**Instruções do exercício:** Transcreva fielmente o trecho do texto sobre os motores dos aviões americanos que vai de "Os militares sempre" até "de óleo lubrificante.", inclusive.

**Texto de leitura:**

______________________________

Nos anos finais da Segunda Guerra Mundial, a indústria aeronáutica norte americana lançava, quase diariamente, novos modelos de aeronaves, motores e componentes, para atender as necessidades militares.
Os militares sempre estavam pedindo aeronaves com maior velocidade, maior alcance, maior capacidade de armas, e um dos problemas em se conseguir isso estava nos motores. Os americanos sempre preferiram usar motores radiais, refrigerados a ar, em suas aeronaves mais potentes, tanto que, durante toda a Guerra, apenas dois motores em "V", resfriados a líquido, tiveram grande uso em combate.
De fato, os motores radiais tinham grandes vantagens, como sua excelente relação peso-potência e sua confiabilidade em serviço. Por outro lado, tinham como desvantagens óbvias sua grande área frontal e o grande consumo de óleo lubrificante.

______________________________

**Dados brutos:**

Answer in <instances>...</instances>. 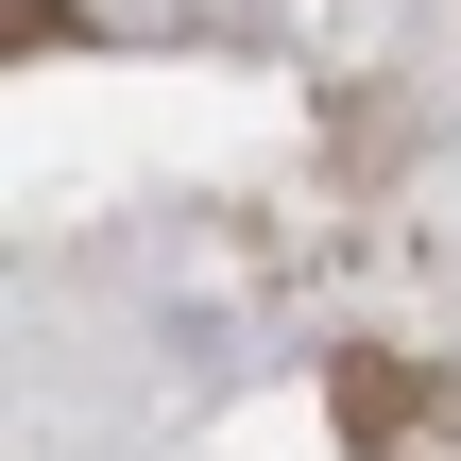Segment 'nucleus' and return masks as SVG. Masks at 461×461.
Listing matches in <instances>:
<instances>
[]
</instances>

______________________________

**Resposta do exercício:**
Os militares sempre estavam pedindo aeronaves com maior velocidade, maior alcance, maior capacidade de armas, e um dos problemas em se conseguir isso estava nos motores. Os americanos sempre preferiram usar motores radiais, refrigerados a ar, em suas aeronaves mais potentes, tanto que, durante toda a Guerra, apenas dois motores em "V", resfriados a líquido, tiveram grande uso em combate.
De fato, os motores radiais tinham grandes vantagens, como sua excelente relação peso-potência e sua confiabilidade em serviço. Por outro lado, tinham como desvantagens óbvias sua grande área frontal e o grande consumo de óleo lubrificante.